Bordeaux- the name evokes status and maybe Old World class. The region rests on the 45th parallel and the prime meridian. This, being spring, could be the perfect time to enjoy soft, elegant reds and crisp, vibrant whites. Exchange rates are not so good, but genuine values still exist.
The Bordeaux Wine Bureau has announced "Today's Bordeaux", a list of 100 classic, contemporary, affordable wines. The list of 100 wines offers cool whites, balanced reds, and even a sweet wine, all priced between $8 and $25. "Today's Bordeaux's 100" wines are readily available across the country and offer value and a wine that fits perfectly on the American table, with balance and finesse.

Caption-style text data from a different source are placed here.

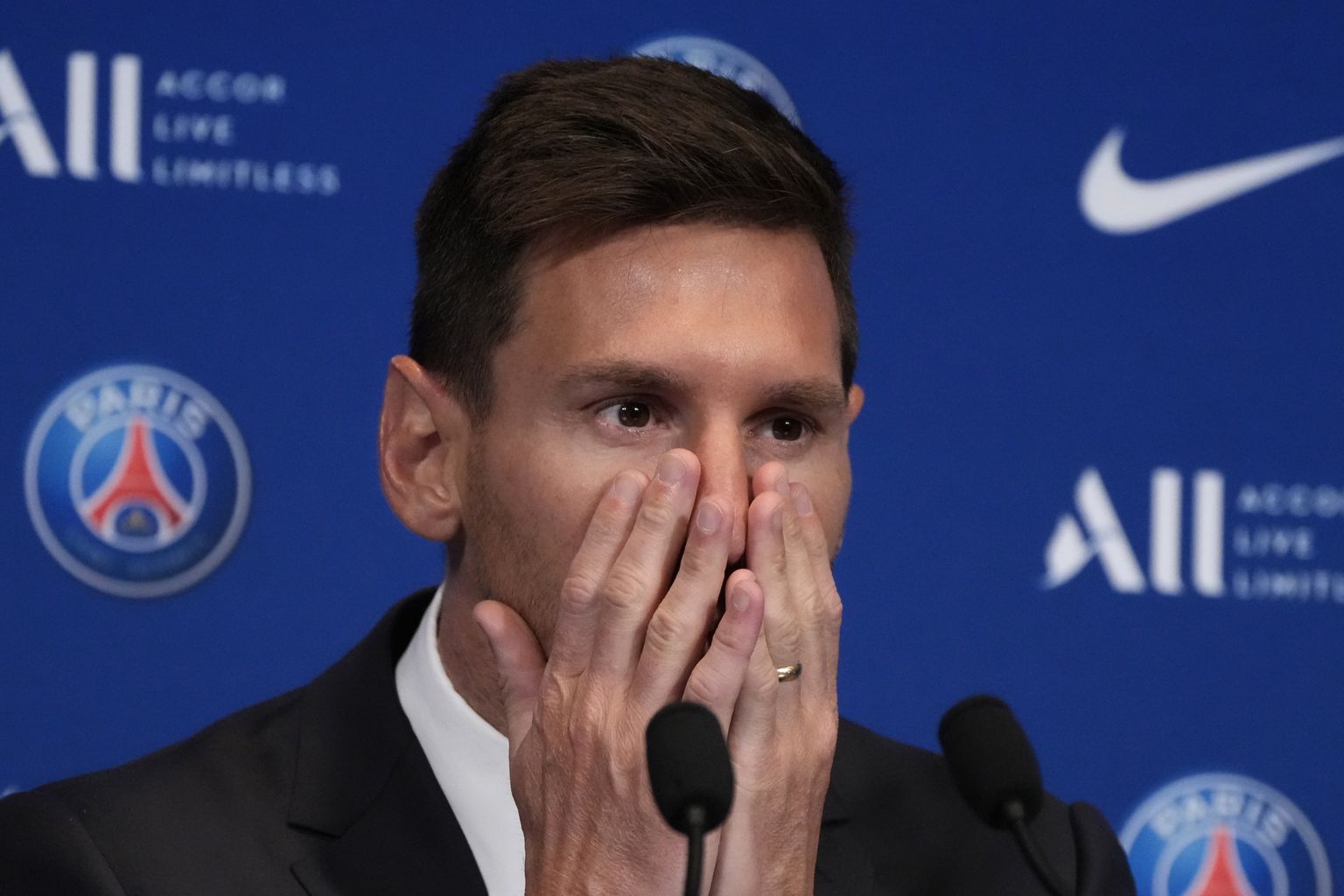 Barcelonast lahkunud  ründaja Lionel Messi oma esimesel PSG pressikonverentsil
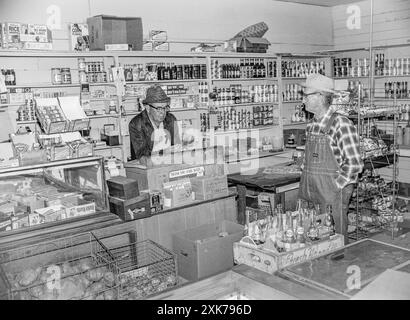 Macedonia, Arkansas, Stati Uniti – 27 giugno 2024: Foto orizzontale di due anziani gentiluomini in visita all'interno di un vecchio negozio di campagna. Foto Stock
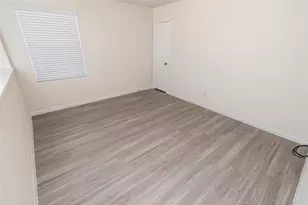 12602 Rio Nueces Ln, Rosharon, TX 77583 - Photo 9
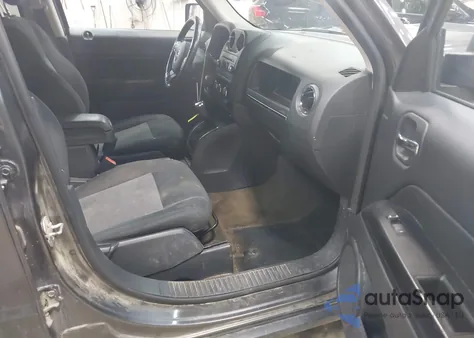 2016 Jeep Patriot Latitude из США, поврежденный, VIN 1C4NJRFB7GD751552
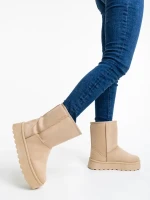 Peigi bézs női csizma textil anyagból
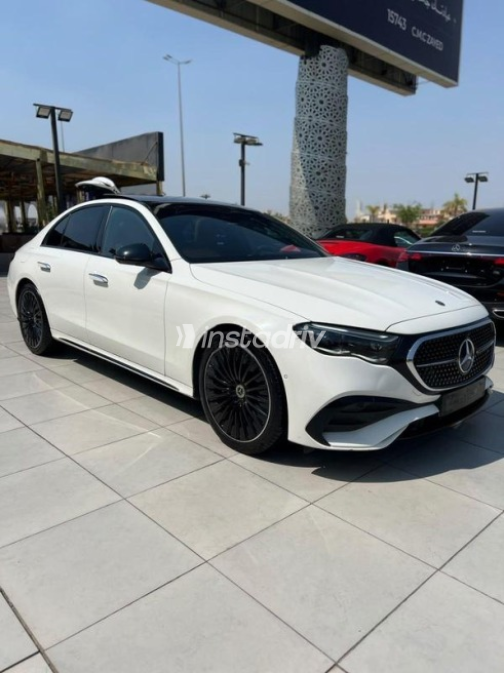 مرسيدس E 200 2024 أبيض أوتوماتيك مستعملة للبيع في مدينة الشيخ زايد - 3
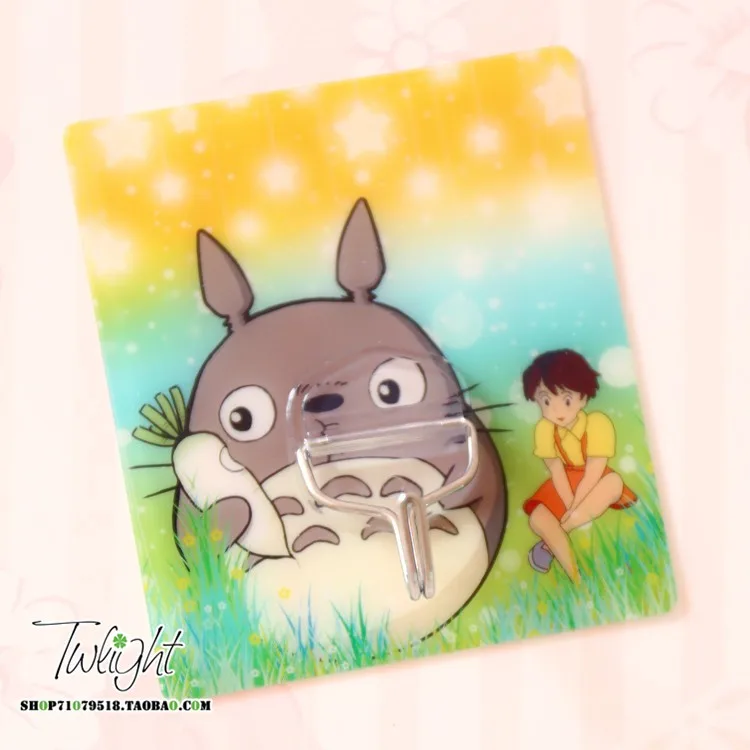 totoro 2 шт./лот милый, которая проигрывает мелодии из грустное яйцо Гудетама cinnamoroll Пластик крючки, присоски настенная присоска Кухня вешалка чашки всасывания аксессуары для кукол - Цвет: totoro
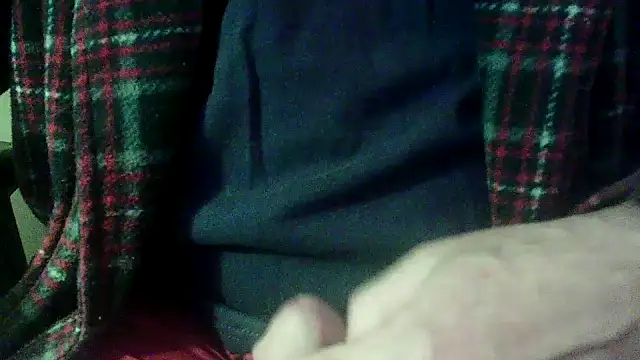 Snapshot of OralDesires2 chatting on January 2025 06:42:01 AM OralDesires2 online show from January 2025 06:42:01 AM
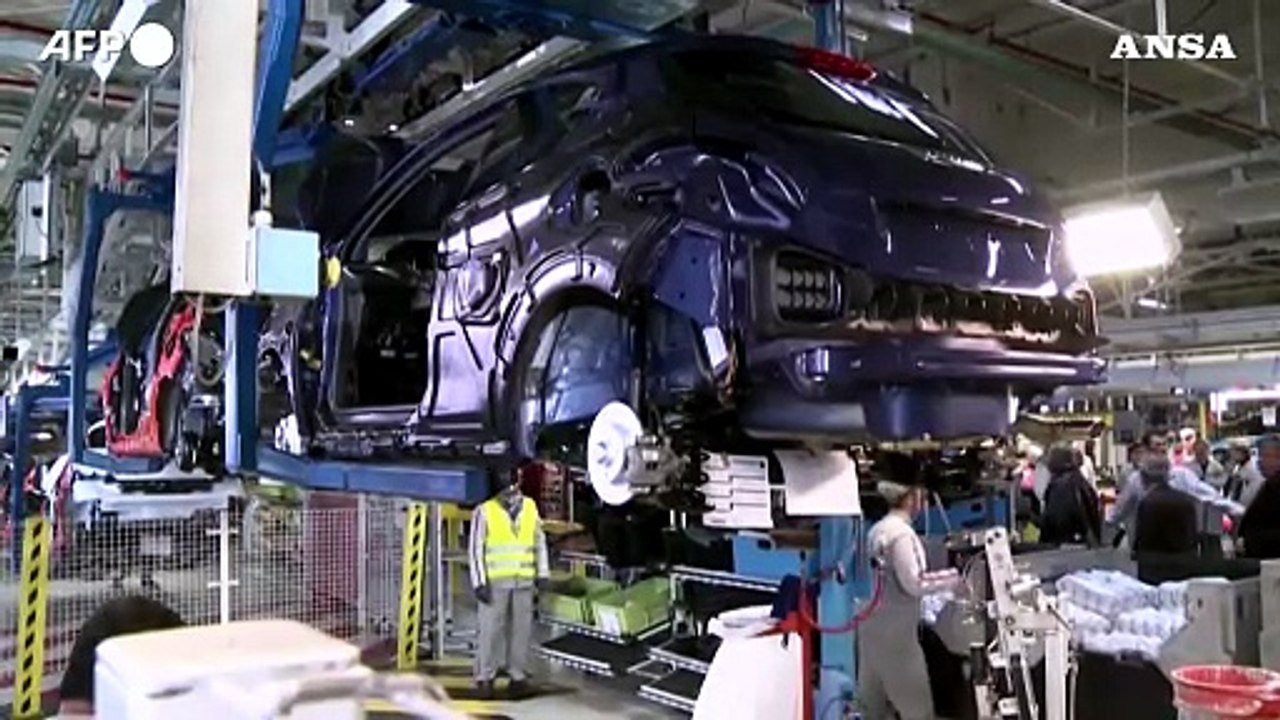 Economia, il mercato dell'auto chiude un difficile 2021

Pick up one of these 18 crisp Sauvignon Blanc blends:
2004 St. Savin, Bordeaux, $8.99
2004 Mouton Cadet Blanc, Bordeaux, $8.99
2006 Dourthe Barrel Select, Bordeaux, $9.99
2005 Premius Sauvignon Blanc, Bordeaux, $10.00
2005 La Vigne d'Argent, Bordeaux, $10.00
2006 Château Bonnet, Entre Deux Mers, $11.00
2006 Château Lamothe de Haux, Bordeaux, $11.99
2005 Mascaron, Bordeaux, $11.99
2005 Château Jacquet Cuvée Prestige Entre Deux Mers, $12.00
2005 Dourthe No 1, Bordeaux, $12.99
2005 Château Sansey, Graves, $13.00
2005 Château Ducla, Entre Deux Mers, $13.00
2005 Château Tour de Mirambeau, Bordeaux, $14.99
2005 Vieux Château Gaubert, Graves, $16.99
2005 Château Chantegrive, Graves, $17.00
2004 Chateau Villa Bel-Air, Graves: $21.00
A good shopkeeper can find other value priced Bordeaux wines, given the chance.
If grilling some burgers, open one of the 83 balanced versatile Cabernet/Merlot blends offered on the website list. Or pair the sweet white wine Castelnau de Suduiraut from Sauternes ($18.99) with a bowl of fresh fruit on a spring day. Visit www.bordeauxwinebureau.org to view the "Today's Bordeaux" list.
Grills gone wild
Are you still making grilling mistakes? Tom Perini, a cook for current Presidents and Kings (as in the King Ranch), based at the Perini Ranch Steakhouse in Buffalo Gap, Texas (ten miles South of Abilene) has a few secrets.
First, too many amateurs come in below the heat radar. Inflame your coals or wood chips (his favorite, dried Mesquite) then let the fire subside. "Hold your hand one inch above the grill", says Perini. "If you can keep your hand there for three seconds, the grill is not hot enough."
His biggest secret is the herbal rub applied to, in this case, a sirloin steak. Combine one tsp. (teaspoon) dried oregano, one tsp. dried thyme, one tsp. paprika, one tsp. salt, half a tsp. garlic powder, half a tsp. onion powder, half a tsp. white pepper, half a tsp. black pepper, and a quarter tsp. ground red pepper. Combine the ingredients and then rub this upon the surface of the meat before grilling. Serve with grilled peppers and seared green onion.
"Once you have the proper heat, you must factor in hangover heat," adds Perini, referring to the other end of the heat spectrum, "Meat keeps cooking after removal from the grill. Take the steak off a couple of minutes before you think that it looks done." Otherwise, you are just serving leather.
For further culinary success, serve this sizzlin' sirloin with Fess Parker Winery's Syrah, Santa Barbara ($18-20), or their complex, blackberry laced "Rodney's Vineyard" ($38-40). The coonskin cap is, of course, optional.